— Ладно. Попробуем оставить.
Савельев, как полагалось по технологии, отдал статью ответственному секретарю Захарченко. Через час тот позвонил по внутреннему телефону.
— Витя, спустись.
В кабинете Захарченко был Бандарух. Он курировал отделы внутренней политики.
— Где вы раскопали, Виктор Сергеич, этих мракобесов? — тускло спросил Бандарух. — Их рассуждения подходят для реакционных изданий. Посоветуйте им отнести свои мрачные причитания куда-нибудь, вроде «Советской России», или в прохановский «День».
— Против чево протестуют твои авторы, старик? — по-свойски улыбнулся Захарченко. — Против демократии. Против естественного права на национальное самоопределение. Ты же сам говорил — я хорошо помню твою потрясную фразу: рабы встают с колен! Вот они и встали. А теперь тебе это не нравится.
— Не нравится пожар, который разжигают в сухом лесу. Там што начинает твориться — в этих национальных самоопределениях? Всех, кто другой нации, под корень? Русских… Украинцев… Евреев… Боюсь, скоро надо будет говорить иначе: когда с колен встают рабы, живут, кто делают гробы.
— Оставьте ваши сомнительные афоризмы, — повысил голос Бандарух. — Статья у нас не пойдёт.
— Тогда я требую обсудить её на редколлегии.
Савельев хорошо знал свою редакцию. Когда-то слывшая прогрессивной и даже либеральной, она к концу перестроечных лет стала напоминать корову на льду. Одной ногой опиралась на горбачёвское словоблудие, и хотя многие журналисты понимали, что это зыбкая опора, сдвинуться, из-за въевшейся привычки подчиняться, не имели решительности. Другой ногой пыталась нащупать твердь в нарастающем ельцинском максимализме, опасаясь при этом провалиться сквозь разрушаемую структуру льда. Третьим копытом традиционно, только теперь с большим сладострастием, била по антисемитизму, усматривая его даже в доказательной критике жулика с еврейской фамилией. И только четвёртая нога устраивалась, кажется, надёжнее всех. Её агенты, получая тайно в конвертах деньги, а на ухо конфиденциальную информацию, стали активно внедрять в сознание массового читателя положительные сведения о близком приходе финансового мессии — Международного валютного фонда, и о спасении им страдающих советских граждан.

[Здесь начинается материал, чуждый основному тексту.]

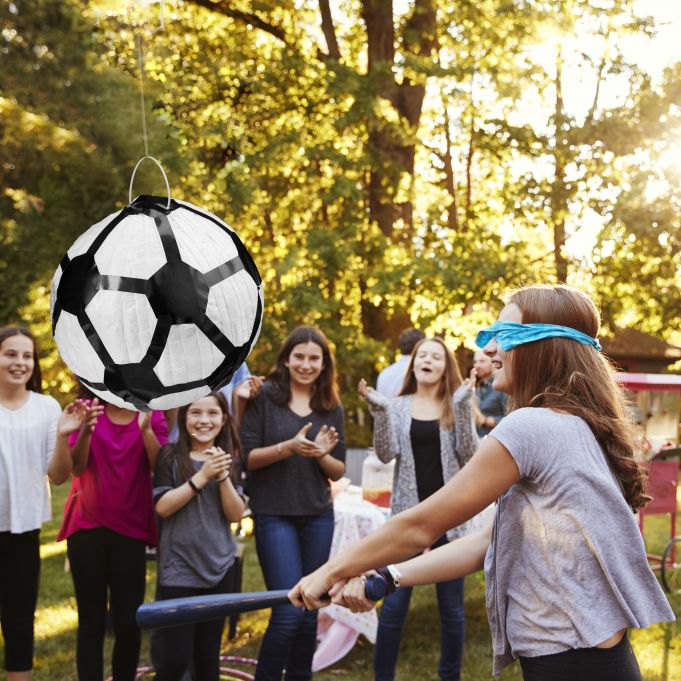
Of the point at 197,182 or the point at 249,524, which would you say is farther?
the point at 197,182

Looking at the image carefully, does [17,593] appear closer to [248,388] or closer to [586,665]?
[248,388]

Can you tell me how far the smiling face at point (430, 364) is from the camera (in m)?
4.11

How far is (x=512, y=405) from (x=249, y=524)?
611 centimetres

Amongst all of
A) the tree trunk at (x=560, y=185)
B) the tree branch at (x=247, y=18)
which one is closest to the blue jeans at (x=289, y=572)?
the tree trunk at (x=560, y=185)

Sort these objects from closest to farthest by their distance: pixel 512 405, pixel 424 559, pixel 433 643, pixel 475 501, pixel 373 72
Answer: pixel 475 501 < pixel 512 405 < pixel 424 559 < pixel 433 643 < pixel 373 72

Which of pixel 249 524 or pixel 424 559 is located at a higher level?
pixel 424 559

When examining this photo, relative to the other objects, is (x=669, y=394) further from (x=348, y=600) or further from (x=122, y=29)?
(x=122, y=29)

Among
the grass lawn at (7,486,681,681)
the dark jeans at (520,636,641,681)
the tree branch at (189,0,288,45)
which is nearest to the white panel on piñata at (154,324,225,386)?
the dark jeans at (520,636,641,681)

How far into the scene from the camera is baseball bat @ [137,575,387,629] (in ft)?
6.46

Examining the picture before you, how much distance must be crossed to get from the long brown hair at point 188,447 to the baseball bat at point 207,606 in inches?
53.1

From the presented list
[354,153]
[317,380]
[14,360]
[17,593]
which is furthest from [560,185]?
[17,593]

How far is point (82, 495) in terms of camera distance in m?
3.36

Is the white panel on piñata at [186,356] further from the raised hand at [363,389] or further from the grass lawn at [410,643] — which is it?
the grass lawn at [410,643]

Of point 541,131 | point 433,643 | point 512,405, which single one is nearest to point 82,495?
point 512,405
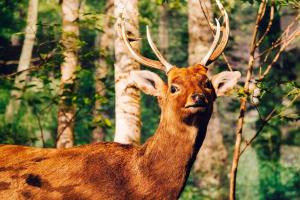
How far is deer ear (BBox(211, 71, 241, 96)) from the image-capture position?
6.26 metres

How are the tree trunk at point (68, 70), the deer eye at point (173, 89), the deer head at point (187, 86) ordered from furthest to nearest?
the tree trunk at point (68, 70), the deer eye at point (173, 89), the deer head at point (187, 86)

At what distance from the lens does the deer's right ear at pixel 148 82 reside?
242 inches

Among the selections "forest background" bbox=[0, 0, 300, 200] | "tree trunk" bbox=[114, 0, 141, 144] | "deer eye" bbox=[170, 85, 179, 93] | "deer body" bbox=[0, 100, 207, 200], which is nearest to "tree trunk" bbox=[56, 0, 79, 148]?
"forest background" bbox=[0, 0, 300, 200]

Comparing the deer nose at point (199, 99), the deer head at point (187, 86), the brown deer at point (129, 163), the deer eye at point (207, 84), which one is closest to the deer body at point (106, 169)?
the brown deer at point (129, 163)

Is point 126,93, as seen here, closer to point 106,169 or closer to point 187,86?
point 187,86

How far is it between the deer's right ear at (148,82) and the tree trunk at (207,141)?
5509 millimetres

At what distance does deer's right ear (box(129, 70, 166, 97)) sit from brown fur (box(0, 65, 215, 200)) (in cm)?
31

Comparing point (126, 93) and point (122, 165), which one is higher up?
point (126, 93)

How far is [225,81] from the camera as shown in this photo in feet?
20.7

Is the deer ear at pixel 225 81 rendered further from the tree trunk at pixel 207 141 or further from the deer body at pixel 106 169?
the tree trunk at pixel 207 141

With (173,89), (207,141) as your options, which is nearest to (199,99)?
(173,89)

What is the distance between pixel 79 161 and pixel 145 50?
659cm

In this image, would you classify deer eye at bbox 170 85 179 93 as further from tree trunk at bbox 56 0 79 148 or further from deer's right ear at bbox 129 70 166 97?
tree trunk at bbox 56 0 79 148

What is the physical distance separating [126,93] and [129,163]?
198 cm
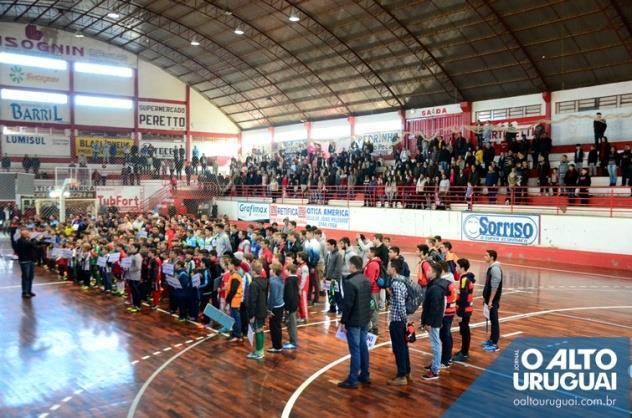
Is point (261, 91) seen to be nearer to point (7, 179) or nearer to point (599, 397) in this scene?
point (7, 179)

Обсуждение статьи на редколлегии оказалось похожим на игру в одни ворота. Савельев защищал их, а выступающие старались забить мяч. На этот раз две коровьи ноги — «горбачёвская» и «ельцинская» — действовали согласованно. Бандарух, как куратор направления, сказал, что процессы, идущие сейчас в прибалтийских и других союзных республиках, соответствуют положительным оценкам Михаила Сергеевича «о росте национального самосознания у всех наций и народностей страны». Говоря это, он, прежде всего, имел в виду свою Украину. Перехват власти «Рухом» волновал и радовал его, но Никита Семёнович строго контролировал себя.
Куратор экономических отделов Даниэль Родригес — главный демократ редакции, высказался против публикации с другой стороны.
— Борис Николаевич поддержал стремление граждан прибалтийских республик к самостоятельной жизни. Чево мы боимся? Дайте людям самим определить свою судьбу.
На замечание Савельева, что авторы выступают не против этого — они за цивилизованный развод, «дитя республиканской Испании», как называли Родригеса в редакции, поскольку его привезли в Союз с тысячами других испанских ребятишек после тамошней гражданской войны, со вздохом ответил:
— Пусть уйдут с любовью. Деньги будем считать потом.
Но откровенней всех проявила позицию радикальной группы обозревательница отдела школ и вузов Окунева. Она не была членом редколлегии, однако потребовала у главного редактора, «в соответствии с демократическими нормами», права высказаться. Главный был человеком мягким, интеллигентным. Его большая эрудиция, разносторонняя образованность, английский лоск в одежде — в молодости работал корреспондентом ТАСС в Великобритании — вызывали уважение. Но этих прекрасных качеств вполне хватало для другого времени. Времени необсуждаемых решений. Когда наступила пора горластых циников, агрессивных большевиков-демократов и слизняковости привычной власти, ценным стало другое качество. Твёрдость. Причём, не ломовая, а гибкая твёрдость клинка.
У главного редактора, как стал замечать Савельев, этой твёрдости не оказалось. Он полагал, что уступки отвязным наступателям — есть необходимая толерантность, а мягкость пластилина то же, что и доброта. Поэтому требование Окуневой он принял, как меньшее из возможных зол.